**What you will do**
Copy the records word for word, from their first line through the line containing "5445 millimetres".

Begin

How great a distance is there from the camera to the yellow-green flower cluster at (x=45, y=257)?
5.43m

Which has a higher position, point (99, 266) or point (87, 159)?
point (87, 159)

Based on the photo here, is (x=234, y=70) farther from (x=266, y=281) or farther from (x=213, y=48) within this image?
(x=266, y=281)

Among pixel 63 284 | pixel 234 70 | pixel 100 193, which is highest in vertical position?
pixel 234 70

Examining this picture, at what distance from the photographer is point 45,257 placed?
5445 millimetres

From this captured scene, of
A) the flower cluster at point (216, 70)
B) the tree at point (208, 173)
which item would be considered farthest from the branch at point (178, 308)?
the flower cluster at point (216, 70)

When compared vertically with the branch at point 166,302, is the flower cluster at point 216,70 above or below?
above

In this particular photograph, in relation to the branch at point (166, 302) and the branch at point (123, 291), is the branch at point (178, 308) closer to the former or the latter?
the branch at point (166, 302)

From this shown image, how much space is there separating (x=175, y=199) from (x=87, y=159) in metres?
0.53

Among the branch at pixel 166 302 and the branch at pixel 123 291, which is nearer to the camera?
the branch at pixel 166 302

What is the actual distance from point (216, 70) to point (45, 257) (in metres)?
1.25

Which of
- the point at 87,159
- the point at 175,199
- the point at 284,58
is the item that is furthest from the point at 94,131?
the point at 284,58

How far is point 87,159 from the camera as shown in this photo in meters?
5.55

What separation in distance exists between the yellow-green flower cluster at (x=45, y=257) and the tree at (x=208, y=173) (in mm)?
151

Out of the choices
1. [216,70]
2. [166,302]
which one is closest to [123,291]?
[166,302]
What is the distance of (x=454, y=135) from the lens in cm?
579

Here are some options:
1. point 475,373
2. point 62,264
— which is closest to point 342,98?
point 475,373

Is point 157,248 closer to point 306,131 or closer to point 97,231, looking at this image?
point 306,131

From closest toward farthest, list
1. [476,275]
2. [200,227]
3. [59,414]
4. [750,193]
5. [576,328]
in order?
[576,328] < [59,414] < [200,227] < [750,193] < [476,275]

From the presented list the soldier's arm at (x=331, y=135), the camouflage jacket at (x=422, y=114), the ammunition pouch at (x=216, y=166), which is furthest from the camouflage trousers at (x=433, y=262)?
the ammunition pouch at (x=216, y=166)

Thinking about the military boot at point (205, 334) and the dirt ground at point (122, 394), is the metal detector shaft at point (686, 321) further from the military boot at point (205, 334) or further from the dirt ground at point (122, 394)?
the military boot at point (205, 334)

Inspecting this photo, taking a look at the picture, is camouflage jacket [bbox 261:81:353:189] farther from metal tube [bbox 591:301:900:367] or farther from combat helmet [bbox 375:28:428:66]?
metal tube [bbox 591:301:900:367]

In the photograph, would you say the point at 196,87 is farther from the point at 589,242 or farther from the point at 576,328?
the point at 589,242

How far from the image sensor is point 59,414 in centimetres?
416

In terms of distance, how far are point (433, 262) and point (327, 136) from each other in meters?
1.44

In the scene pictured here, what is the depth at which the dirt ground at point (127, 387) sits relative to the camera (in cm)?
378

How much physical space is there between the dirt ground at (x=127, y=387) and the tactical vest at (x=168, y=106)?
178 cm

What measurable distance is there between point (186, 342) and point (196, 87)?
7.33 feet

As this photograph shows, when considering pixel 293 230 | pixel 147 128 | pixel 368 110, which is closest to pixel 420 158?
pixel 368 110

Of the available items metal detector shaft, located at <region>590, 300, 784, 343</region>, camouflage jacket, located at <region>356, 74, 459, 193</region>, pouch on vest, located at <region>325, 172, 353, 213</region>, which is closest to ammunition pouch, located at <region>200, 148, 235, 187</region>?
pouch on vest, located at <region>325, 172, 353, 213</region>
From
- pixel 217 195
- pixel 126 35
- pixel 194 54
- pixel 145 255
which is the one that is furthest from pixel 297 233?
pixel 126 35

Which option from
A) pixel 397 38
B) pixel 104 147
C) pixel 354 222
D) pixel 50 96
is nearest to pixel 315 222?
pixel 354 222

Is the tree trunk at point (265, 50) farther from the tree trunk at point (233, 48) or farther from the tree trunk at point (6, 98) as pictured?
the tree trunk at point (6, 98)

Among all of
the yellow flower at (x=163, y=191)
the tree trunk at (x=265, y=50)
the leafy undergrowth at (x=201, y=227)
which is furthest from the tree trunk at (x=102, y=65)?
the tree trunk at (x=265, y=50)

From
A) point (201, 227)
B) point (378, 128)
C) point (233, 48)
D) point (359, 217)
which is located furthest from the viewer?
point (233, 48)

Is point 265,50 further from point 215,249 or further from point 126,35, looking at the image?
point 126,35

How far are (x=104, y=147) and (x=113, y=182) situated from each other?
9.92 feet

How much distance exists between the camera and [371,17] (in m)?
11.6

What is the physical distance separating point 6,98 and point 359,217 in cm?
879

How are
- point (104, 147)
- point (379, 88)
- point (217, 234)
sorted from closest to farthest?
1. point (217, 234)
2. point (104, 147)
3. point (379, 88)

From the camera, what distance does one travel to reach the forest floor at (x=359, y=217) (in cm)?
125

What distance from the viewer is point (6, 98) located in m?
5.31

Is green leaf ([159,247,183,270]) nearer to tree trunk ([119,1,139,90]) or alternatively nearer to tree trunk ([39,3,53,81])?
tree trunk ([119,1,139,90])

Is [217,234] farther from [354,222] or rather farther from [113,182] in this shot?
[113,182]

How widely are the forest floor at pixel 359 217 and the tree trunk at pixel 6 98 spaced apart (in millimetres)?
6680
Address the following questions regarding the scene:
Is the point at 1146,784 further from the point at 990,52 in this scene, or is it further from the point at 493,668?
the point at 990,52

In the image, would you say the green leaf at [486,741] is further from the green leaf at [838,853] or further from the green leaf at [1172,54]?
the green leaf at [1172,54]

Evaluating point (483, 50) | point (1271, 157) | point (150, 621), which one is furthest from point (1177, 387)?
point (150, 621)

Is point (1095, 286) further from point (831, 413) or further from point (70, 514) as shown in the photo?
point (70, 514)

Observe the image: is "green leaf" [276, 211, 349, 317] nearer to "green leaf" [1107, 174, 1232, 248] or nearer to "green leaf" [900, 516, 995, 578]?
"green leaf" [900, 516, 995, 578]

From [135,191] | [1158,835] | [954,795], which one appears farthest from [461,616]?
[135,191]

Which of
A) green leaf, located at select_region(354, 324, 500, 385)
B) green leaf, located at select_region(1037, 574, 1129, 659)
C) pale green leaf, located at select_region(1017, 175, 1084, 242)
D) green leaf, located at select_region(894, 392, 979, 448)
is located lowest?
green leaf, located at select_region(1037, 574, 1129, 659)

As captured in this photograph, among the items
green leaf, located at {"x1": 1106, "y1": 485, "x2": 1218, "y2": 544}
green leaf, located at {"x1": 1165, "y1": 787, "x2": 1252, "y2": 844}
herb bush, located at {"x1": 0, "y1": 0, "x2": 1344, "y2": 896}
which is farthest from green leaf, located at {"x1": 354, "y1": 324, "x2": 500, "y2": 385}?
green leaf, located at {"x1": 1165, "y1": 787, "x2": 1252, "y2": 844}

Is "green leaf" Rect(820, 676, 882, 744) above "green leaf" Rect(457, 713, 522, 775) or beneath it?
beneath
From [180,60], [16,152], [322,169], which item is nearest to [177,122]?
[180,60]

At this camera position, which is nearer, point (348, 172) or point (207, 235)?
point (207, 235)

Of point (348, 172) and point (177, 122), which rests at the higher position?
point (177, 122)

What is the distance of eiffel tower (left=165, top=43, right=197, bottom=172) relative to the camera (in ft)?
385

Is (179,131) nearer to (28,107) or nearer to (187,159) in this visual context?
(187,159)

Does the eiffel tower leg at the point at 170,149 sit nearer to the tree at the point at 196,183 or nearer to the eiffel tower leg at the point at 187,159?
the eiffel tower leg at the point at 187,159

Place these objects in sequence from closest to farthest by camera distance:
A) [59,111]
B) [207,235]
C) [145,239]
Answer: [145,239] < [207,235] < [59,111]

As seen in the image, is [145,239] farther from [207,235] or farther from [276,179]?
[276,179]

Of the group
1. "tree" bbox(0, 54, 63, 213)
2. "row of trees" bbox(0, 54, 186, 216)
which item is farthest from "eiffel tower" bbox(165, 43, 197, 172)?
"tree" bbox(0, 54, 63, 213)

End

**Solution to this problem**
How great a distance is there from the camera to the yellow-green flower cluster at (x=45, y=257)?
5.43m

Which has a higher position, point (99, 266) or point (87, 159)?
point (87, 159)

Based on the photo here, is (x=234, y=70) farther from (x=266, y=281) or farther from (x=213, y=48) within this image?
(x=266, y=281)

Among pixel 63 284 | pixel 234 70 | pixel 100 193, which is highest in vertical position?
pixel 234 70

Examining this picture, at what distance from the photographer is point 45,257 placed?
5445 millimetres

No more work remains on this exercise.